> **Job**: Lay out the lines of the records as a Markdown table with two columns, Row and Text, running from the line containing "Of the two, the" through the end of the records, both included. Number each row, skip blank lines, and omit the pictures.

====== Recorded information ======

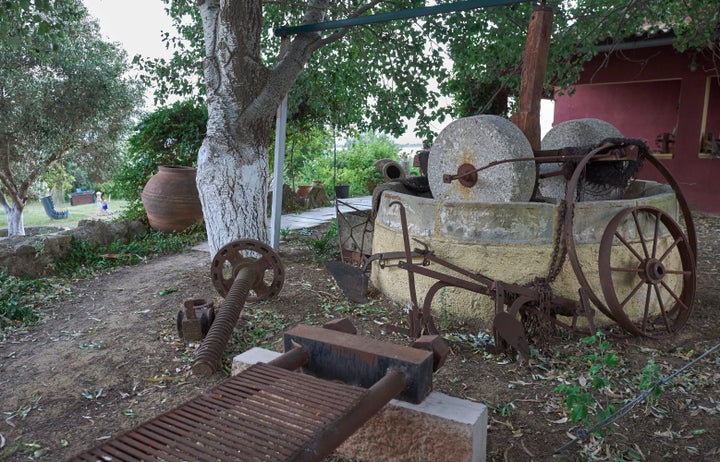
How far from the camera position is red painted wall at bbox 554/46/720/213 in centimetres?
898

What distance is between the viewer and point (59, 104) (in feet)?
37.0

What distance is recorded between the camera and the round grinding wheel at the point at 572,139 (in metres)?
5.10

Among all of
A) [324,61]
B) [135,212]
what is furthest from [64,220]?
[324,61]

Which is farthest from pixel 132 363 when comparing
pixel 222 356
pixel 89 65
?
pixel 89 65

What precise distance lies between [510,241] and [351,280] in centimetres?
126

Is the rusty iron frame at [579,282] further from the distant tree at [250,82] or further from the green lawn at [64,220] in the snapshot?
the green lawn at [64,220]

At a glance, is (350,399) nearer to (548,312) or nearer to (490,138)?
(548,312)

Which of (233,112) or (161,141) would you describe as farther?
(161,141)

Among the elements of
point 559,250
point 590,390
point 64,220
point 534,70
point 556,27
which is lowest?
point 64,220

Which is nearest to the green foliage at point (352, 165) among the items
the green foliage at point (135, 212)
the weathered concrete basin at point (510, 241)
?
the green foliage at point (135, 212)

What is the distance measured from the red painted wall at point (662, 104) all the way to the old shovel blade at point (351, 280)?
17.5 ft

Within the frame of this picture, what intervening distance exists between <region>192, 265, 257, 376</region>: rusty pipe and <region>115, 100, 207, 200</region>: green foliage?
17.4 ft

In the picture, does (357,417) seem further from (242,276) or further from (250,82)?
(250,82)

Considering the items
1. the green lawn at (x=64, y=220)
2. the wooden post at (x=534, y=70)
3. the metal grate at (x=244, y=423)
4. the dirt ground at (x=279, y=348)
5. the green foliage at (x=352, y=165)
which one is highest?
the wooden post at (x=534, y=70)
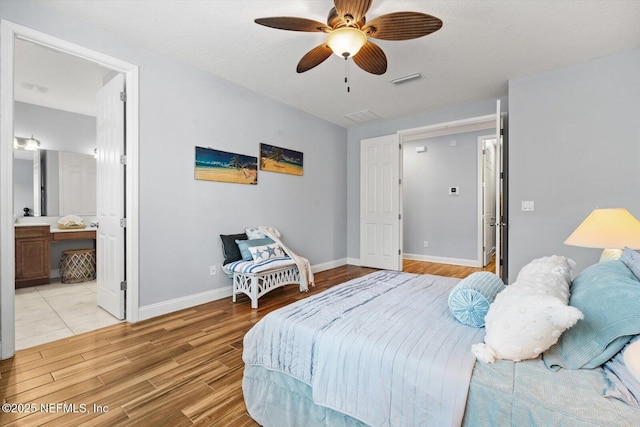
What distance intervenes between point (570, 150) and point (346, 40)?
2.96 m

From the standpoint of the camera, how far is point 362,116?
4992mm

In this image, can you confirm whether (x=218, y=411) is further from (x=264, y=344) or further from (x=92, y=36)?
(x=92, y=36)

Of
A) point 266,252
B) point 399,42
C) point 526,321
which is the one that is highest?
point 399,42

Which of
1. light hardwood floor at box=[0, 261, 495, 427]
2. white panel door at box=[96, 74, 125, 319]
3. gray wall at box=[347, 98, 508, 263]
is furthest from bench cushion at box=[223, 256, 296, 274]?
gray wall at box=[347, 98, 508, 263]

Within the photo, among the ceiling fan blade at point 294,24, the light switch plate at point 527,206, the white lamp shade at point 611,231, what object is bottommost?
the white lamp shade at point 611,231

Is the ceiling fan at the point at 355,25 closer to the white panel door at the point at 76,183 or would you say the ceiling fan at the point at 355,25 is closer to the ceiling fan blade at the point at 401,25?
the ceiling fan blade at the point at 401,25

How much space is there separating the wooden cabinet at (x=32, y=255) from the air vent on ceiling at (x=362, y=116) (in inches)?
193

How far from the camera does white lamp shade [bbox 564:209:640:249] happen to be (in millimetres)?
1754

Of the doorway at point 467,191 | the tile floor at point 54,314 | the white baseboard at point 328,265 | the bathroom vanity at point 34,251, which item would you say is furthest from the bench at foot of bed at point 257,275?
the bathroom vanity at point 34,251

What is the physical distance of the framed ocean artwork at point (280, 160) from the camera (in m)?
A: 4.15

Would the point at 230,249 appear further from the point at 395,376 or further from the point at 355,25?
the point at 395,376

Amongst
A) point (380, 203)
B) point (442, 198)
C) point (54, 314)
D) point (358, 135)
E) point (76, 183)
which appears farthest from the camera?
point (442, 198)

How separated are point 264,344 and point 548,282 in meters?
1.37

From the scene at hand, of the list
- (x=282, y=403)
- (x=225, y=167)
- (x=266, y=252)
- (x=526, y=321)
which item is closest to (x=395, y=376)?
(x=526, y=321)
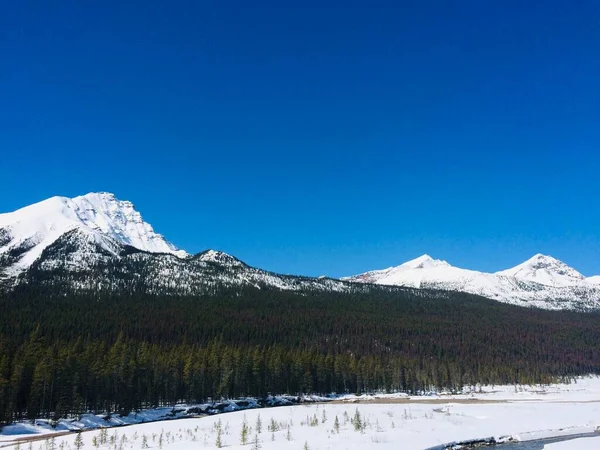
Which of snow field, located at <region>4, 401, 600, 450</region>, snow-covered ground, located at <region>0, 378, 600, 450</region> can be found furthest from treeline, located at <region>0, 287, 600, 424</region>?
snow field, located at <region>4, 401, 600, 450</region>

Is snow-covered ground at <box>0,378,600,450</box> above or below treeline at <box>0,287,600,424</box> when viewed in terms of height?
below

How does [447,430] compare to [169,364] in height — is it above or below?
below

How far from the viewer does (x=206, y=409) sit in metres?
92.5

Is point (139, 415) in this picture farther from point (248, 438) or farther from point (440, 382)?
point (440, 382)

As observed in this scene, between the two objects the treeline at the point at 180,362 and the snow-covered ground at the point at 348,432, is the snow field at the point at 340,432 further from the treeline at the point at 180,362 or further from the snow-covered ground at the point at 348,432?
the treeline at the point at 180,362

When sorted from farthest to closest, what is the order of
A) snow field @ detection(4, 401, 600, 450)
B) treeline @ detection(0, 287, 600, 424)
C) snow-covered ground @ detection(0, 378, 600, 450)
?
treeline @ detection(0, 287, 600, 424) < snow-covered ground @ detection(0, 378, 600, 450) < snow field @ detection(4, 401, 600, 450)

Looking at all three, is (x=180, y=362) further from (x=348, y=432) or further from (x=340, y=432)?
(x=348, y=432)

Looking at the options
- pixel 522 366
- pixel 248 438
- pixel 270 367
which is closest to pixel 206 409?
pixel 270 367

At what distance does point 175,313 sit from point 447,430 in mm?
162306

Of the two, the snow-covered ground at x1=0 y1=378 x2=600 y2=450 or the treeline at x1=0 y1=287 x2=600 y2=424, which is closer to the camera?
the snow-covered ground at x1=0 y1=378 x2=600 y2=450

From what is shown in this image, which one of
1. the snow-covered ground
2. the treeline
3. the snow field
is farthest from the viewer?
the treeline

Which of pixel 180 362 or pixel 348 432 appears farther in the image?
pixel 180 362

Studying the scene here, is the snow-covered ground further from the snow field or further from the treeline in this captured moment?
the treeline

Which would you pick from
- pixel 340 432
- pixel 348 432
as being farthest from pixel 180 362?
pixel 348 432
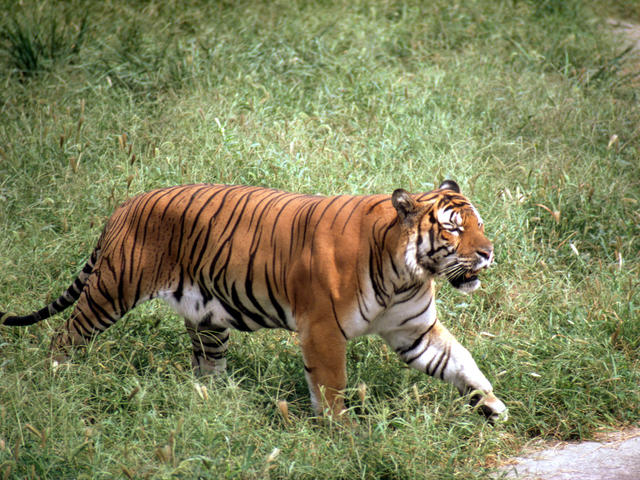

======

> **Result**:
| Row | Text |
|---|---|
| 1 | Of the two, the snow-covered ground at x1=0 y1=378 x2=600 y2=450 or the treeline at x1=0 y1=287 x2=600 y2=424, which is closer to the camera? |
| 2 | the snow-covered ground at x1=0 y1=378 x2=600 y2=450 |
| 3 | From what is shown in this image, which one of |
| 4 | 1. the snow-covered ground |
| 5 | 2. the treeline |
| 6 | 3. the snow field |
| 7 | is farthest from the viewer? |
| 8 | the treeline |
| 9 | Which of pixel 180 362 or pixel 348 432 appears farther in the image? |
| 10 | pixel 180 362 |
| 11 | Studying the scene here, is the snow-covered ground further from the snow field or further from the treeline in this captured moment? |
| 12 | the treeline |
| 13 | Which would you pick from |
| 14 | - pixel 340 432 |
| 15 | - pixel 348 432 |
| 16 | as being farthest from pixel 180 362? |
| 17 | pixel 348 432 |